Gurbir S. Grewal, the SEC's Enforcement Division Director, clarified that federal securities laws are primarily concerned with the economic essence of an offering, not its superficial labeling or nature. He emphasized that regardless of the offering type, if it's considered an investment contract, it is a security.
SC2 rapidly sold over 10,000 NFTs, priced around $800 each. The firm highlighted advantages like NFT resale potential, which the SEC alleges fueled investor beliefs of potential profitability from secondary market sales. Grewal observed that Stoner Cats 2 capitalized on its crypto expertise to promote its NFTs, hinting at the potential for their value to rise.
Stoner Cats, a cartoon about cats that become sentient due to their owner's cannabis, generated a 2.5% royalty from each NFT transaction on secondary platforms. The SEC remarked that these royalties reassured NFT holders of SC2's commitment to the series, insinuating that NFT prices could escalate alongside the show's success.
While not admitting guilt, SC2 settled by agreeing to pay $1 million and forfeit all held NFTs.

(Spatial question data rows)
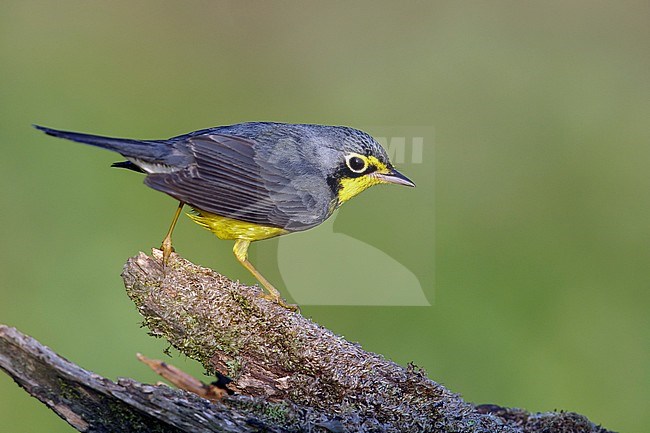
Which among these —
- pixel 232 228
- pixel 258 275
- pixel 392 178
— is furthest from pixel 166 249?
pixel 392 178

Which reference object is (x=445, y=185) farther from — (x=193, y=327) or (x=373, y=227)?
(x=193, y=327)

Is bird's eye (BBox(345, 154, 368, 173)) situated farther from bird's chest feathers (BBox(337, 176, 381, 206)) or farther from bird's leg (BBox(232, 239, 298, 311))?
bird's leg (BBox(232, 239, 298, 311))

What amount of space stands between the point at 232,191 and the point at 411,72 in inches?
228

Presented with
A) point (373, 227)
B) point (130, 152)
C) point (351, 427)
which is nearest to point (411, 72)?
point (373, 227)

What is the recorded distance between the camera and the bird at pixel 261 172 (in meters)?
3.44

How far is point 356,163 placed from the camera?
373 cm

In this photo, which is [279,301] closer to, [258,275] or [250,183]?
[258,275]

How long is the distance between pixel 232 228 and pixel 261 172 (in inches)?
10.9

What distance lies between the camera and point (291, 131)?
12.3 feet

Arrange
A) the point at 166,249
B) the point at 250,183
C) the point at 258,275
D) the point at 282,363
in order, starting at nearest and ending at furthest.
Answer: the point at 282,363 < the point at 166,249 < the point at 250,183 < the point at 258,275

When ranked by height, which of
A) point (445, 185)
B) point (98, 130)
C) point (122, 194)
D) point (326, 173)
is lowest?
point (326, 173)

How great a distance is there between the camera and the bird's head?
3705 mm

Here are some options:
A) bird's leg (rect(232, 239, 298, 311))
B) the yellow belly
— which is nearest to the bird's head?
the yellow belly

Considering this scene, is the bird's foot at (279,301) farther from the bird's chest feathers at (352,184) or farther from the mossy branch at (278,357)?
the bird's chest feathers at (352,184)
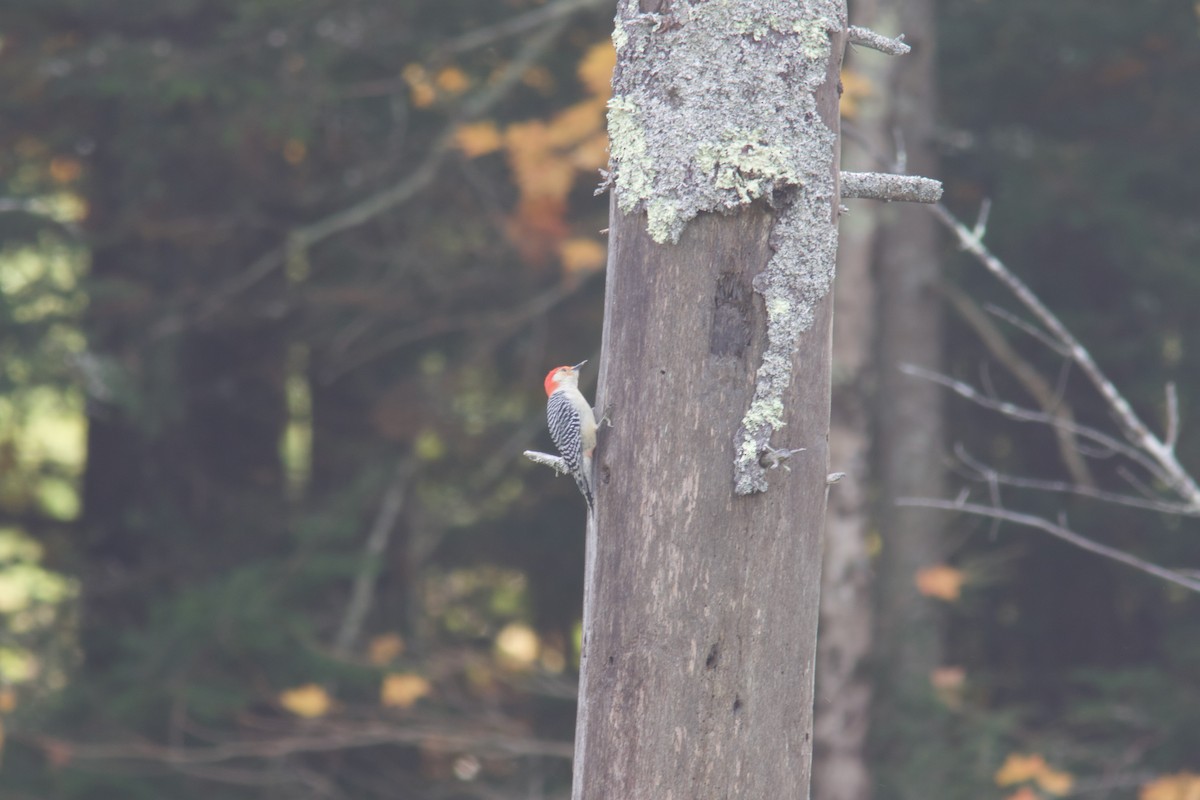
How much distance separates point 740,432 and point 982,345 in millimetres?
6363

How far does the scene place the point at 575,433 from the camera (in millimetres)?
2670

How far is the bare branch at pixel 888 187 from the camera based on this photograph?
2297 mm

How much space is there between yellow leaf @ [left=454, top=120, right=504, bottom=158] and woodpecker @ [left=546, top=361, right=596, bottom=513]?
307cm

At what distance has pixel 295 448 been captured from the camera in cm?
1137

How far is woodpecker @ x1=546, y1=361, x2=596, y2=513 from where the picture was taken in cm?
238

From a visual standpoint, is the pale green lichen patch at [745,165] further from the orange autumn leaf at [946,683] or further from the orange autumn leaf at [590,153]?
the orange autumn leaf at [946,683]

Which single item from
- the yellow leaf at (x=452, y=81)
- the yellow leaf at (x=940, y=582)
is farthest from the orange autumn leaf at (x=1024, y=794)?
the yellow leaf at (x=452, y=81)

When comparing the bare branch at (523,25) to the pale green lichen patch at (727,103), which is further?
the bare branch at (523,25)

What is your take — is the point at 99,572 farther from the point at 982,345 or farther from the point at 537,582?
the point at 982,345

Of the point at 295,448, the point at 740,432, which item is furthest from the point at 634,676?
the point at 295,448

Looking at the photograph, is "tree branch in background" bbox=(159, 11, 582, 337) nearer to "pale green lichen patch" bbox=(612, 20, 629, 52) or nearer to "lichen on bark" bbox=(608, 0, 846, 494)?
"pale green lichen patch" bbox=(612, 20, 629, 52)

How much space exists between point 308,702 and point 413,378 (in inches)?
79.9

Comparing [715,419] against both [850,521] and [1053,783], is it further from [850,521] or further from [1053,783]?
[1053,783]

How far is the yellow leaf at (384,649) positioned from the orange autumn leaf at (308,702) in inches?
12.7
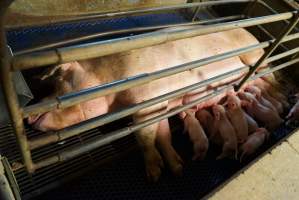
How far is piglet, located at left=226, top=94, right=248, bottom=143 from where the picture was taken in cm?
279

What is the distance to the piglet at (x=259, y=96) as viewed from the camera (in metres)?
3.19

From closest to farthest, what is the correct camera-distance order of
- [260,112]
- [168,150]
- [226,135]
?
[168,150]
[226,135]
[260,112]

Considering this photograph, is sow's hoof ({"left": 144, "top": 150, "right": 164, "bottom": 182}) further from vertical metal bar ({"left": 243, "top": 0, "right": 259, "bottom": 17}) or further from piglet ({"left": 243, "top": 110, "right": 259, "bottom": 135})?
vertical metal bar ({"left": 243, "top": 0, "right": 259, "bottom": 17})

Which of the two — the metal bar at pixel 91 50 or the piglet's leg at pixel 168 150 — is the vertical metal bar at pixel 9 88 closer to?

◆ Description of the task:
Extend the report on the SEC's Stoner Cats NFT case, starting after its last sentence. The data was taken from a separate source.

◆ Result of this task:
Interestingly, Stoner Cats was a pioneering NFT-funded TV show with a star-studded voice cast including Ashton Kutcher, Jane Fonda, Chris Rock, and Ethereum's Vitalik Buterin. Only NFT holders could access its first six episodes.
Various celebrities, like Kim Kardashian, Floyd Mayweather Jr., and DJ Khaled, have previously faced regulatory challenges tied to cryptocurrency promotions.
Highlighting the controversy, SEC Commissioners Hester Peirce and Mark Uyeda drew parallels between Stoner Cats NFTs and 1970s Star Wars collectibles. They questioned if, by current standards, Star Wars collectibles would be deemed investment contracts. The commissioners stressed that while artists shouldn't bypass securities laws, the SEC must also support artists' endeavors without stifling their creativity and fan engagement.